● **INFORMATION**:
+ + + + + + +
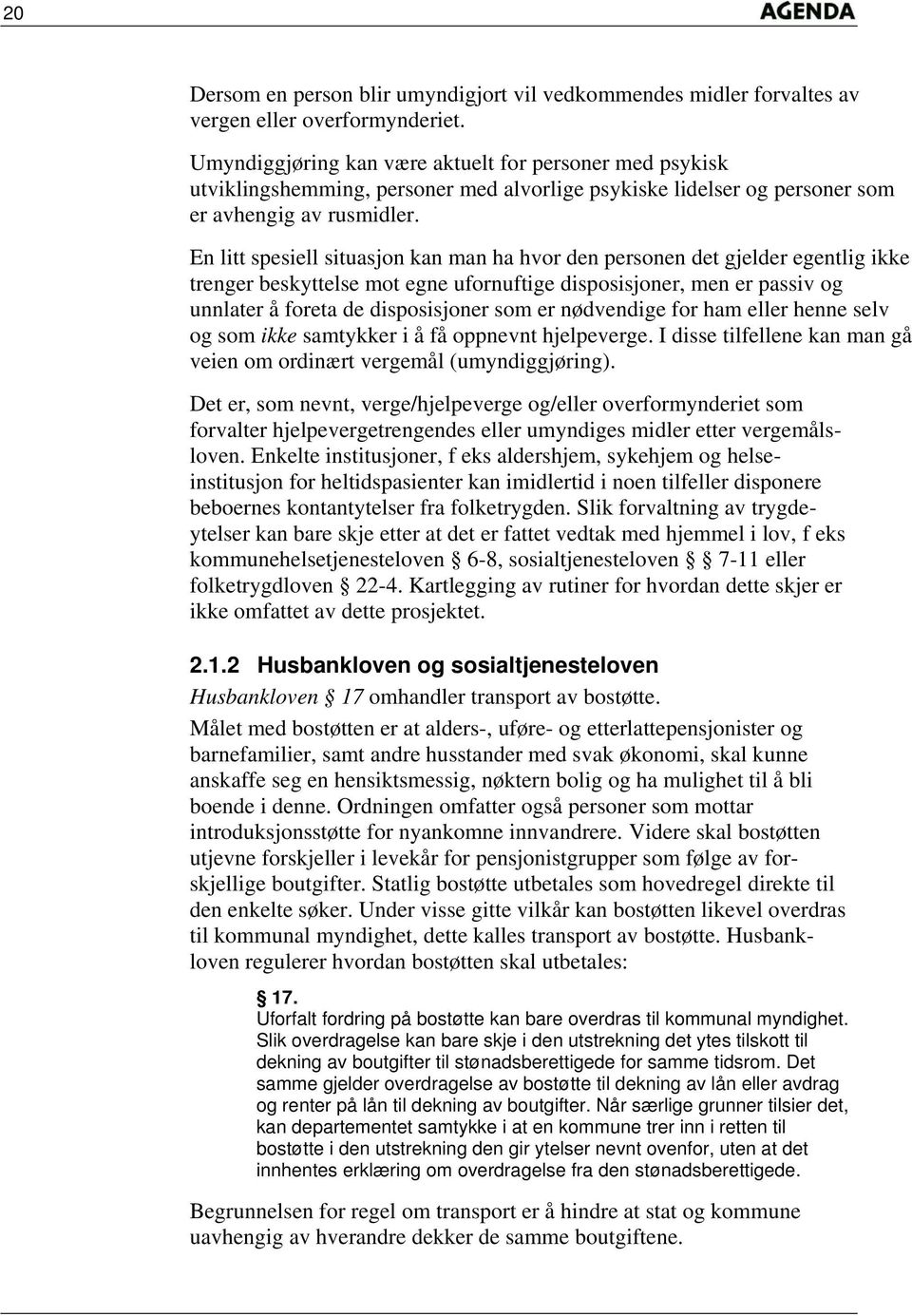 En litt spesiell situasjon kan man ha hvor den personen det gjelder egentlig ikke trenger beskyttelse mot egne ufornuftige disposisjoner, men er passiv og unnlater å foreta de disposisjoner som er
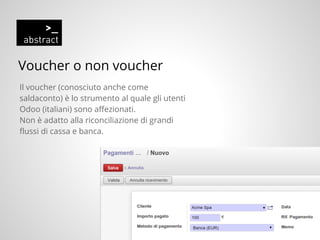 Voucher o non voucher
Il voucher (conosciuto anche come
saldaconto) è lo strumento al quale gli utenti
Odoo (italiani) sono affezionati.
Non è adatto alla riconciliazione di grandi
flussi di cassa e banca.
 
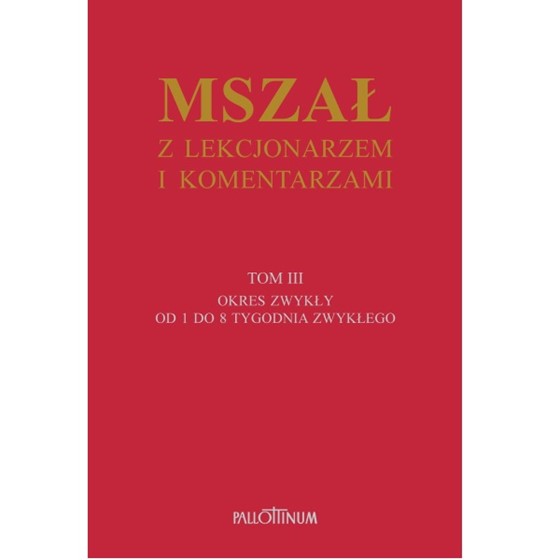 Mszał z lekcjonarzem i komentarzami /TOM 3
+ + + + + + +
● **EXERCISE OBJECTIVE**:
Omit the pictures and output all remaining material exactly.

● **RESPONSE FOR THIS EXERCISE**:
 En litt spesiell situasjon kan man ha hvor den personen det gjelder egentlig ikke trenger beskyttelse mot egne ufornuftige disposisjoner, men er passiv og unnlater å foreta de disposisjoner som er
 Voucher o non voucher
Il voucher (conosciuto anche come
saldaconto) è lo strumento al quale gli utenti
Odoo (italiani) sono affezionati.
Non è adatto alla riconciliazione di grandi
flussi di cassa e banca.
 
 Mszał z lekcjonarzem i komentarzami /TOM 3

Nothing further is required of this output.